= Saint Anthony's Catholic High School =

Private school in Nigeria

St. Anthony's Catholic High School or SACHS is a Catholic high school established in 1996 and began full operations in 1997. It is situated in Ijofi, Ilesa, Osun State, Nigeria.

==History==
As a result of persistent request from parents of pupils in the local Franciscan Nursery and Primary School and from the general public, the Roman Catholic Diocese of Osogbo decided to establish a private Secondary School in Ilesa, Osun State.

By October 1996, a temporary site was established at the compound of the Ijofi-Ilesa Franciscan nursery and primary school, which provided some classrooms and basic facilities, pending the development of the permanent site of about 60 plots of land, comprising about ten hectares along Iyemogun Road.

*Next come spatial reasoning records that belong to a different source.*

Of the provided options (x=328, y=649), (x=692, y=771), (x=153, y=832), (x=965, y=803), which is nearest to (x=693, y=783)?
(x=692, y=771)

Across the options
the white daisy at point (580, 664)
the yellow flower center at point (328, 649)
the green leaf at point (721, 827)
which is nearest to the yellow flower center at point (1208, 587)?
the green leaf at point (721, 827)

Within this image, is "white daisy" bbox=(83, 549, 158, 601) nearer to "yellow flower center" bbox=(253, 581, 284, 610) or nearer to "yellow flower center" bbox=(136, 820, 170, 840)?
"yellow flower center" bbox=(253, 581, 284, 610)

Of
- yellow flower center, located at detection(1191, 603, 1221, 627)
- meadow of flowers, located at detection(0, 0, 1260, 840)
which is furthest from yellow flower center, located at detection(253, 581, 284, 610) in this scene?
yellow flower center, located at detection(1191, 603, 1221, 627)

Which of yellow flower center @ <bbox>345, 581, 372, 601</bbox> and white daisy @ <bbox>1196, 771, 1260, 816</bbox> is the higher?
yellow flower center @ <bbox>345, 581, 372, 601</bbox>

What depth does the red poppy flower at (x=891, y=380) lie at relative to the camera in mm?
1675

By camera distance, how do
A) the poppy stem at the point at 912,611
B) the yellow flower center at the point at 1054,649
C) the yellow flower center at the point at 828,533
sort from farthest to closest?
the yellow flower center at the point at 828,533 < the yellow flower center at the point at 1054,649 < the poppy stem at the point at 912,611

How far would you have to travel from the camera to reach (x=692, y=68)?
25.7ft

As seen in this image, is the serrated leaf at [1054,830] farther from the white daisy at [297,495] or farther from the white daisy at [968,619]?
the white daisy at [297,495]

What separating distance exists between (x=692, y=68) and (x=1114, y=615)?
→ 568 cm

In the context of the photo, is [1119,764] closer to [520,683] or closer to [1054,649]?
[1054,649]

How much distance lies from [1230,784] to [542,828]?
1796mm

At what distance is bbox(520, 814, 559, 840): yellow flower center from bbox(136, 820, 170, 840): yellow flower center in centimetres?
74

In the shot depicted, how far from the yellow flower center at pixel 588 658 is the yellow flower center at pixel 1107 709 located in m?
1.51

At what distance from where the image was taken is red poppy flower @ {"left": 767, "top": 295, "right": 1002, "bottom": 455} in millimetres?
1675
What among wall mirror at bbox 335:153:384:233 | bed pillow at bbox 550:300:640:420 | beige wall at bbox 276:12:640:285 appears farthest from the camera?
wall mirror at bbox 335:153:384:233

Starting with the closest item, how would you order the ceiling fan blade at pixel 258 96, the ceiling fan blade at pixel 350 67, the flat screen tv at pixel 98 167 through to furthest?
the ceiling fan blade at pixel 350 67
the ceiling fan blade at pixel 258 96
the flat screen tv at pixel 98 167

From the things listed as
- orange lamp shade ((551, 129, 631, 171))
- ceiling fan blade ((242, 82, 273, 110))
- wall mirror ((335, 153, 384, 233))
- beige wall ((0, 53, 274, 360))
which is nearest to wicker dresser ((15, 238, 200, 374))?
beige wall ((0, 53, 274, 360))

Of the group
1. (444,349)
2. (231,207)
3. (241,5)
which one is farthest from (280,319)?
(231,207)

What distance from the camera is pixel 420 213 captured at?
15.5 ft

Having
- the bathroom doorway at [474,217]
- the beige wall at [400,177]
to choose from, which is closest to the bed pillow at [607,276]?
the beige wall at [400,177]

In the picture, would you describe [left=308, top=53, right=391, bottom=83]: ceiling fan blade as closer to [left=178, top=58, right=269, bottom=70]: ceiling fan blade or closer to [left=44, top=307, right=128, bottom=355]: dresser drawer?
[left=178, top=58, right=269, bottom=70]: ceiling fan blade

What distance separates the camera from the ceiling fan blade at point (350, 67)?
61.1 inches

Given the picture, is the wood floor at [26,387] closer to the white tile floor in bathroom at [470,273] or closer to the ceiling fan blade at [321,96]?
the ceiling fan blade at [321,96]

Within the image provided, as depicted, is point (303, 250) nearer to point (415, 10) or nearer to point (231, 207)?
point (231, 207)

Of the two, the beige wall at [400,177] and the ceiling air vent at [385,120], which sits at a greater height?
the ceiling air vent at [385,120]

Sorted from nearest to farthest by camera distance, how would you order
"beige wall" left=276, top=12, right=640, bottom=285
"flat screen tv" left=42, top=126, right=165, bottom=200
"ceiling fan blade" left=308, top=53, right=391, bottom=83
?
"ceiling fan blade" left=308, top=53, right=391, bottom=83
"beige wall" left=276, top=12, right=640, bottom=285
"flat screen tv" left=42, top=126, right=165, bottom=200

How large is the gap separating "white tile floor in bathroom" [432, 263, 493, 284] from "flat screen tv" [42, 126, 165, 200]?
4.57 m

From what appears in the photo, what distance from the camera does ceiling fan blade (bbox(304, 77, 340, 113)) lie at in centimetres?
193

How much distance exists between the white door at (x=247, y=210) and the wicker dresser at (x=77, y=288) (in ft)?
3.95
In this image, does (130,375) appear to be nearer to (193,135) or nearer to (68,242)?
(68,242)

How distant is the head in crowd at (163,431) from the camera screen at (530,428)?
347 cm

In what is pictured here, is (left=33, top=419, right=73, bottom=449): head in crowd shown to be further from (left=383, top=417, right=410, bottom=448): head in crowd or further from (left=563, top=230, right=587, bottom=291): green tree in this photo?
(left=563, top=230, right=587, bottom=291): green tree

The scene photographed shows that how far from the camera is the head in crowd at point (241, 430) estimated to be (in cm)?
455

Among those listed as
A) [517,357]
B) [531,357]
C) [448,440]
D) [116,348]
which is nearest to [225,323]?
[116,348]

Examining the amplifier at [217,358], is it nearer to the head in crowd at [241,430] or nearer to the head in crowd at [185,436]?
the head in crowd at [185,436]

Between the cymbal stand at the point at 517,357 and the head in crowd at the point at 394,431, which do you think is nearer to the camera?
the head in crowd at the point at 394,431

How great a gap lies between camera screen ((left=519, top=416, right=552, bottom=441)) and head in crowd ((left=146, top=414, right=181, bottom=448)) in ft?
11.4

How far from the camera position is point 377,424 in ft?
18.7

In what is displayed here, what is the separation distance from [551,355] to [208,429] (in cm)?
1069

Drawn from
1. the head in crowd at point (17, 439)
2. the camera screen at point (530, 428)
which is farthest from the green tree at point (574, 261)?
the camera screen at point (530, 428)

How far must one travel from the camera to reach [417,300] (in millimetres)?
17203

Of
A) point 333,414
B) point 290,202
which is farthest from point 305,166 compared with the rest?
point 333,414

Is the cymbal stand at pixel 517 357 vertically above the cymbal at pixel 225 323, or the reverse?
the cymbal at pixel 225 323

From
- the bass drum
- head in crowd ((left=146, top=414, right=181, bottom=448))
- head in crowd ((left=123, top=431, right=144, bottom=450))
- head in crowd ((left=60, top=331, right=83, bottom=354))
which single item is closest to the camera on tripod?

Preparatory classes for prospective students commenced in October, 1996 with about 100 students who had written and passed the entrance examination. By January 1997, the proprietor the Most Reverend Bishop Gabriel 'Leke Abegunrin, gave his approval for the establishment of the school, and the school was officially named. Application was made to the Ministry of Education at the Osun State Government for official approval, resulting in a series of official inspections being conducted by the State Ministry of Education. Provisional approval was given by the government in a letter dated 20 January 1997, and the school was formally opened as the first catholic private high school in Ijesaland, and the first to be established by the newly created Osogbo catholic diocese.

==Officials==
Reverend Mary O. Gerard and Chief Lawrence Ade Ogedengbe were appointed as the first Administrator and Principal of the school.

==Aims and Objectives==
To conform with governmental policy on education, the aims and objectives of the school as detailed by the founding fathers include :
- Preparation of students for useful living in the society and for higher education
- Providing qualitative higher education opportunity for the increasing number of primary school pupils, irrespective of sex, social status, religion and ethnicity.

==Pioneer Set==
The pioneer members of the school include Barr. Demilade Olaosun, Deboye Ifaturoti, Dr. Foluso Ajani, Dr. Kuteyi Opeyemi, Alex Oni, Afolabi Wright, Segun Ayoola, Dele Olakunle, Oyeyemi Ayeni, Lekan Olatunji, Evangeline Babatunde to mention a few.